Выбрать главу

Время от времени в растворе дверей мелькает красное платье Зои. Шура смотрит на сестру. Как удачно получилось, что она успела купить это платье. Конечно, оно идет ей: красный цвет не убивает яркости лица Зои, а, наоборот, подчеркивает его своеобразие.

Жаль только, что у Зои старые туфли, на низком, совсем детском каблуке, и чулки не новые. Когда Зоя поворачивает на третьем счете правую ногу, видно, что пятка у нее заштопана более темными нитками.

Шура смотрит по сторонам — не замечает ли кто-нибудь изъяна? «Чепуха! — говорит сам себе Шура. — Кто может заметить такой пустяк? И вообще все чепуха! Смог же я заработать на платье?! Сумею заработать и на чулки и на туфли, одену во все новое маму и Зою. Получу новую квартиру, мама будет меньше работать — пора ей отдохнуть».

— Космодемьянский, отойди чуть-чуть в сторону, — просит Иван Алексеевич Язев.

Шура так увлекся своими мечтами, что забыл, где он находится, и стал перед Иваном Алексеевичем, который устроился было на стуле около стены так, чтобы никому не мешать.

Сегодня у Ивана Алексеевича необыкновенное лицо.
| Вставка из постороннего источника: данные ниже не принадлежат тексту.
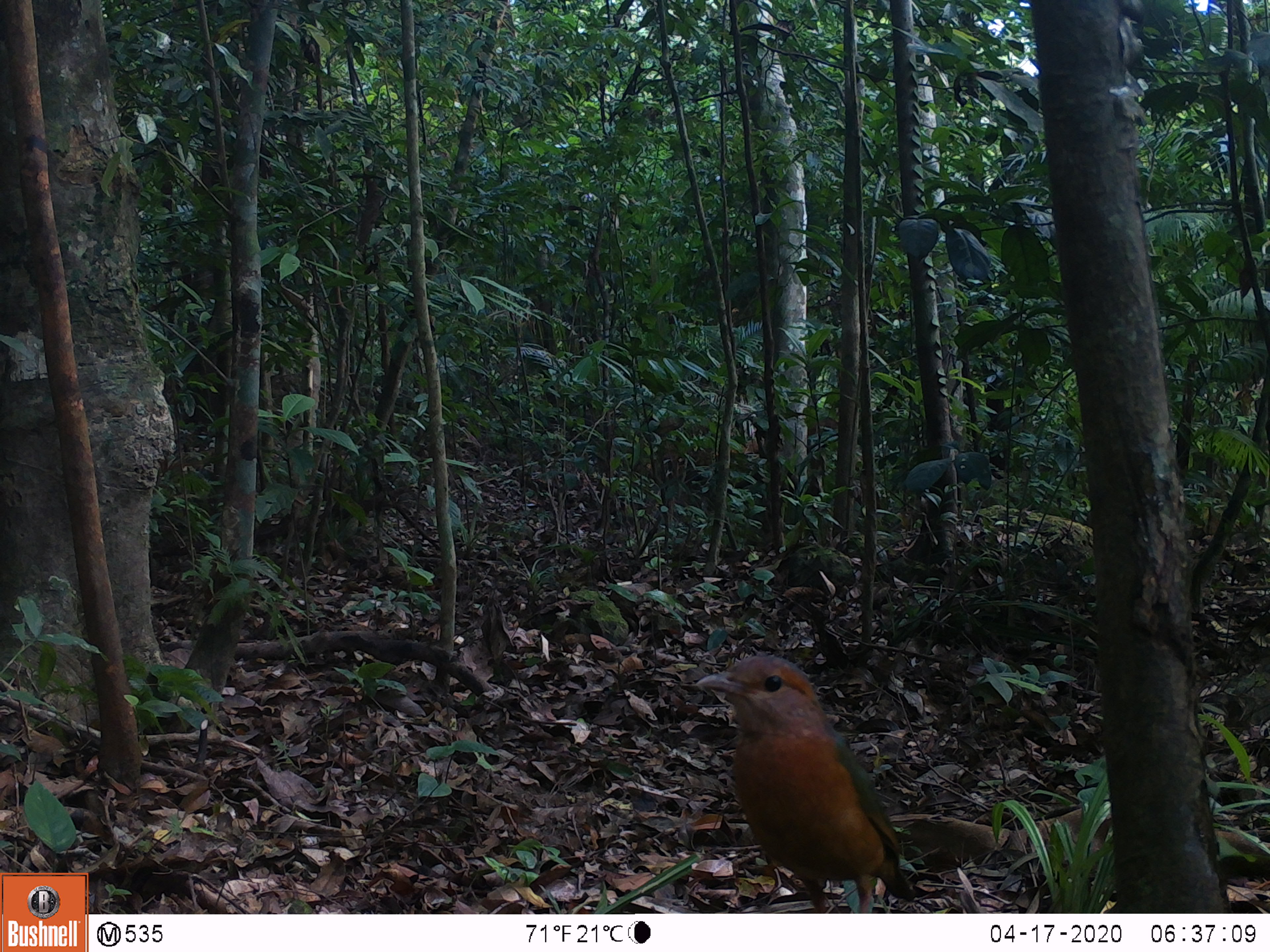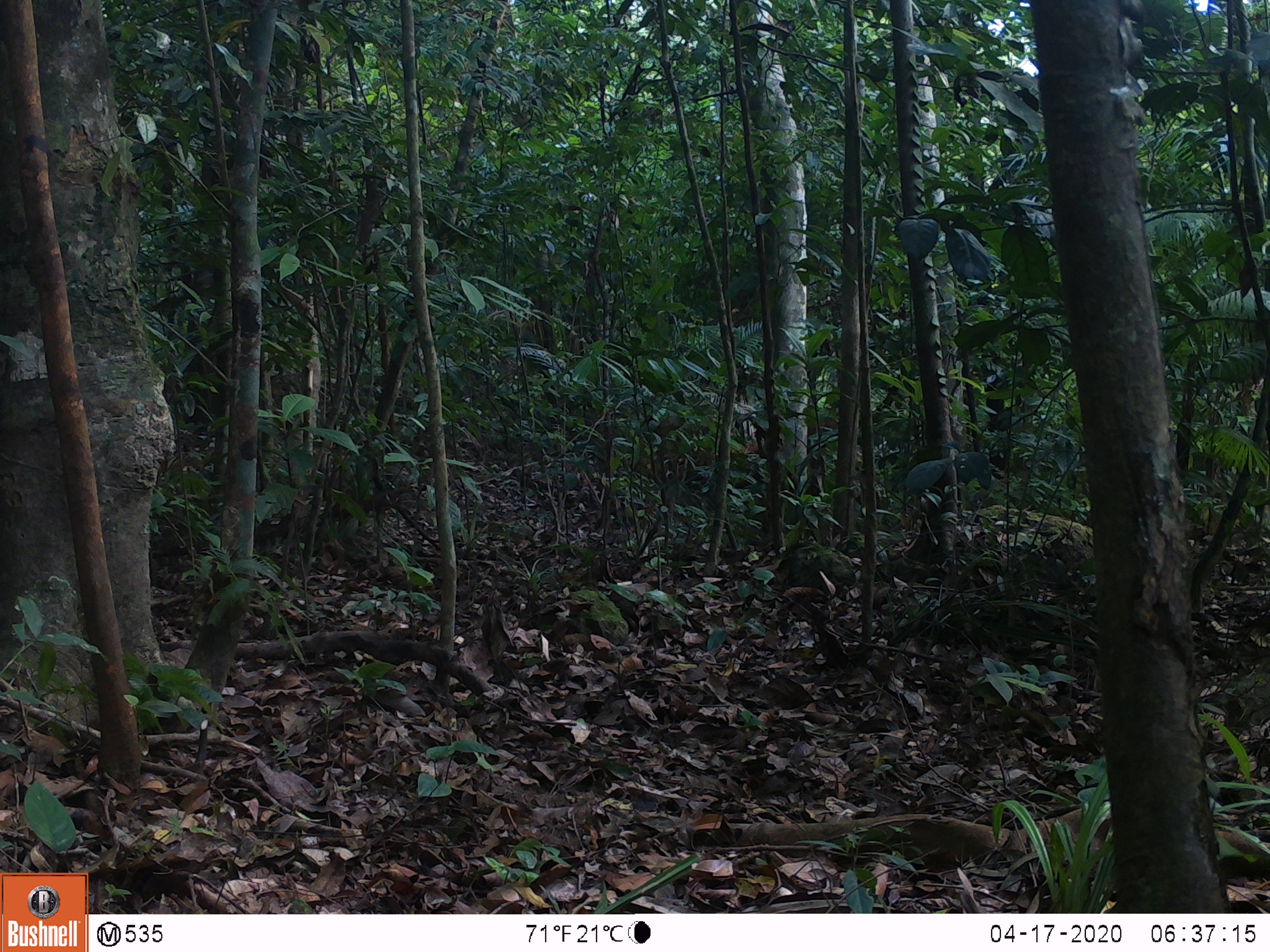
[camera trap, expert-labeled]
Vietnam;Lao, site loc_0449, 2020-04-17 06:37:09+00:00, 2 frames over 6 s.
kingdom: Animalia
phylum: Chordata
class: Aves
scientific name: Aves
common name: bird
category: unidentified bird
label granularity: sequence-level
Танцевать он, конечно, не может. Ему даже разговаривать трудно — так он устал, пока длилась хлопотливая пора экзаменов. Но во всей школе нет сейчас более счастливого человека, чем Иван Алексеевич. Он сидит, закинув ногу на ногу, обхватив острое колено руками со сцепленными длинными и худыми пальцами. Нога слегка покачивается в такт музыке, а голову он склоняет то к одному плечу, то к другому.

Собственных детей у него нет. А разве это не его родные дети? И вот они выросли, — Иван Алексеевич, вместе со всеми друзьями, пришел проводить сегодня своих детей в большой мир!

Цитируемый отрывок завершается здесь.